DOCUMENT SECTION:
# What computer screen cleaner product(s) would you recommend?



## deggial (Jan 20, 2013)

I had a stylus which just dried up so I need something new. I'm open to all suggestions.

:tiphat:


----------



## deggial (Jan 20, 2013)

come on, 33 views, which means some of you use cleaning products for your screens. Help the deggi out here!


----------



## ptr (Jan 22, 2013)

Sorry Deggs, did not get the urgency, I don't use anything fancy, but something I picked up on UK Channel 4's legendary show "How Clean is You house"; two pints of tepid tap water, 4 tablespoons of white vinegar and a few drops of dishing detergent (like Fairy), all in a spray pump, dampen a soft cloth and wipe the screen! (use the same to clean my windows and the telly!)

/ptr


----------



## quack (Oct 13, 2011)

Most of those 33 views were mine, as I couldn't read your posts through the grime.

I got a bottle of isopropyl alcohol, it the main chemical in most of the expensive scree wipe products, and has other cleaning uses. Just dilute 50/50 in water and don't be tempted to drink it.


----------



## Delicious Manager (Jul 16, 2008)

quack said:


> Most of those 33 views were mine, as I couldn't read your posts through the grime.
> 
> I got a bottle of isopropyl alcohol, it the main chemical in most of the expensive scree wipe products, and has other cleaning uses. Just dilute 50/50 in water and don't be tempted to drink it.


Do not - DO NOT! - use any cleaner with alcohol in it. Just get one of the many non-alcohol screen cleaners that you can buy cheaply on sites like Amazon.


----------



## deggial (Jan 20, 2013)

heh, it's true, I don't usually convey urgency well 

thanks to all 3 for your replies.


----------



## EddieRUKiddingVarese (Jan 8, 2013)

i use Windex for everything and I mean everything - hope that helps...............


----------



## PetrB (Feb 28, 2012)

PROBLEM SET:
1 – Can you copy the part of the screen-cleaner thread that begins at the words "Do not - DO" and stops after "for your replies."?
2 – What ingredients go into the spray mixture that ptr describes in the screen-cleaner thread?
3 – Can you continue the screen-cleaner forum thread from the point where it ends?
The data after this thread is unrelated to this work.

LISTING:
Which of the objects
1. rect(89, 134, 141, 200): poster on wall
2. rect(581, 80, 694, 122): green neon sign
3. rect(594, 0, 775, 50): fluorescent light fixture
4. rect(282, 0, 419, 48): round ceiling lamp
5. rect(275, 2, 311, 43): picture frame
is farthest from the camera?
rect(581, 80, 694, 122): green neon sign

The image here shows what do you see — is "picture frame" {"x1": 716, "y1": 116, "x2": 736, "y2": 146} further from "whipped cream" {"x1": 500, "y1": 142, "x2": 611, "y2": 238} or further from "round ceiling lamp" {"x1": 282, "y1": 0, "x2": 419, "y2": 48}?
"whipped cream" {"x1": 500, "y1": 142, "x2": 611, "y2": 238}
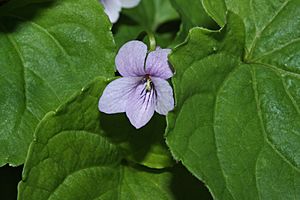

SOLVED TASKS:
1 –
Do not - DO NOT! - use any cleaner with alcohol in it. Just get one of the many non-alcohol screen cleaners that you can buy cheaply on sites like Amazon.


----------



## deggial (Jan 20, 2013)

heh, it's true, I don't usually convey urgency well 

thanks to all 3 for your replies.

2 –
- two pints of tepid tap water
- 4 tablespoons of white vinegar
- a few drops of dishing detergent (like Fairy)

3 –
The same 'general product' sold at opticians ~ "Lens Cleaner," along with, also same source, microfiber cloth.

Gentle enough for your anti-reflection coated $$$ prescription plastic lenses, works well on the soft skin of laptop screens.

Sometimes, the microfirbre cloths are sold, slightly larger, as 'screen cleaner.' Often, you need no fluid with these cloths, but the liquid Lens Cleaner, usually in a smallish container with a push / spray button, Just a light spritz and a wipe takes care of most 'schmutz.'


----------



## KenOC (Mar 7, 2011)

EddieRUKiddingVarese said:


> i use Windex for everything and I mean everything - hope that helps...............


Windex indeed, all else is vanity. If you don't have Windex around, see ptr's post.


----------



## EddieRUKiddingVarese (Jan 8, 2013)

KenOC said:


> Windex indeed, all else is vanity. If you don't have Windex around, see ptr's post.


"two pints of tepid tap water, 4 tablespoons of white vinegar and a few drops of dishing detergent (like Fairy)"

Yea, sounds like good tepid stuff but what does it taste like?


----------



## quack (Oct 13, 2011)

Windex and similar window cleaning products contains ammonia which is good for removing smears from glass but can damage the plastic of LCD screens. Dilute isopropyl *IS* safe for LCD screens, it is other alcohols such as methyl or ethyl alcohol that can cause damage and commonly available rubbing alcohol is usually a mixture.

If you are in any doubt then simply a damp microfibre cloth (no paper towels) is best. Even tap water can do damage depending on your supply, so dampened with distilled water is best


----------



## Couchie (Dec 9, 2010)

A cloth that is damp followed by a cloth that isn't damp. Works wonders.


----------



## sharik (Jan 23, 2013)

what screens?! use a projector and a wall as the comp display.


----------



## Ryan (Dec 29, 2012)

Lemon juice, it also removes finger prints.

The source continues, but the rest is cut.